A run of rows
--- Start ---
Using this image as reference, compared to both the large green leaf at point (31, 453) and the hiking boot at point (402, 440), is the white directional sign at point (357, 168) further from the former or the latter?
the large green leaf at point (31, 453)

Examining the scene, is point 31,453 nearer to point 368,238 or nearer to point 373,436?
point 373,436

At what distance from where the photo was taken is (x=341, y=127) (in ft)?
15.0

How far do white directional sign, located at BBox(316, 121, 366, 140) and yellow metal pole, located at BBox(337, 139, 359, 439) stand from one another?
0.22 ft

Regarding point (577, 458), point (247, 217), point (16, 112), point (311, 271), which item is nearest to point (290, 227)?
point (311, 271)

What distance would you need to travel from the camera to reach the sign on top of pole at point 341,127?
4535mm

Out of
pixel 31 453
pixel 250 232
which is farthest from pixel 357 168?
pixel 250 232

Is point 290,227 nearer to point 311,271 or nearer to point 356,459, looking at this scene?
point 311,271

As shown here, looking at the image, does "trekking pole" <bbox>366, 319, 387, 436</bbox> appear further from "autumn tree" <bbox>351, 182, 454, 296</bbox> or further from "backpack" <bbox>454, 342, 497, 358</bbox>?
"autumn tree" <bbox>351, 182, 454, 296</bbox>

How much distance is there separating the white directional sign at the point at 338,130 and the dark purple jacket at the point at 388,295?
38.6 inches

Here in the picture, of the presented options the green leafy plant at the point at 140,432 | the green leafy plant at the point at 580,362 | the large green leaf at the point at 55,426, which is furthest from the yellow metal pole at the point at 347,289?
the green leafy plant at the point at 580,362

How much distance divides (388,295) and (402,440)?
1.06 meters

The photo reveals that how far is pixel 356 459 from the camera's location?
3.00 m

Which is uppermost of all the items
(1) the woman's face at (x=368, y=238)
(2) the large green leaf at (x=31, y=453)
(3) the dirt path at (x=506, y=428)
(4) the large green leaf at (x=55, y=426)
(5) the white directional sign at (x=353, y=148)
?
--- End ---
SHORT PROBLEM
Please rewrite the rows from the line that has "How far do white" through the end of the rows, replacing "directional sign" with "direction marker" and changing nothing else.

ANSWER TO THE TASK
How far do white direction marker, located at BBox(316, 121, 366, 140) and yellow metal pole, located at BBox(337, 139, 359, 439) stand from one another?
0.22 ft

Regarding point (577, 458), point (247, 217), point (16, 112), point (311, 271), which item is nearest to point (290, 227)?
point (311, 271)

What distance would you need to travel from the camera to reach the sign on top of pole at point 341,127?
4535mm

Out of
pixel 31 453
pixel 250 232
which is farthest from pixel 357 168?
pixel 250 232

Is point 290,227 nearer to point 311,271 or nearer to point 356,459, looking at this scene?
point 311,271

As shown here, looking at the image, does "trekking pole" <bbox>366, 319, 387, 436</bbox> appear further from "autumn tree" <bbox>351, 182, 454, 296</bbox> or further from "backpack" <bbox>454, 342, 497, 358</bbox>?
"autumn tree" <bbox>351, 182, 454, 296</bbox>

How much distance is there separating the white direction marker at the point at 338,130 and the dark purple jacket at the point at 388,295?
38.6 inches

Here in the picture, of the presented options the green leafy plant at the point at 140,432 | the green leafy plant at the point at 580,362 | the large green leaf at the point at 55,426, which is furthest from the yellow metal pole at the point at 347,289?
the green leafy plant at the point at 580,362

How much distance divides (388,295) and (402,440)?
1.06 meters

The photo reveals that how far is pixel 356 459 from the camera's location?
3.00 m

Which is uppermost of all the items
(1) the woman's face at (x=368, y=238)
(2) the large green leaf at (x=31, y=453)
(3) the dirt path at (x=506, y=428)
(4) the large green leaf at (x=55, y=426)
(5) the white direction marker at (x=353, y=148)
?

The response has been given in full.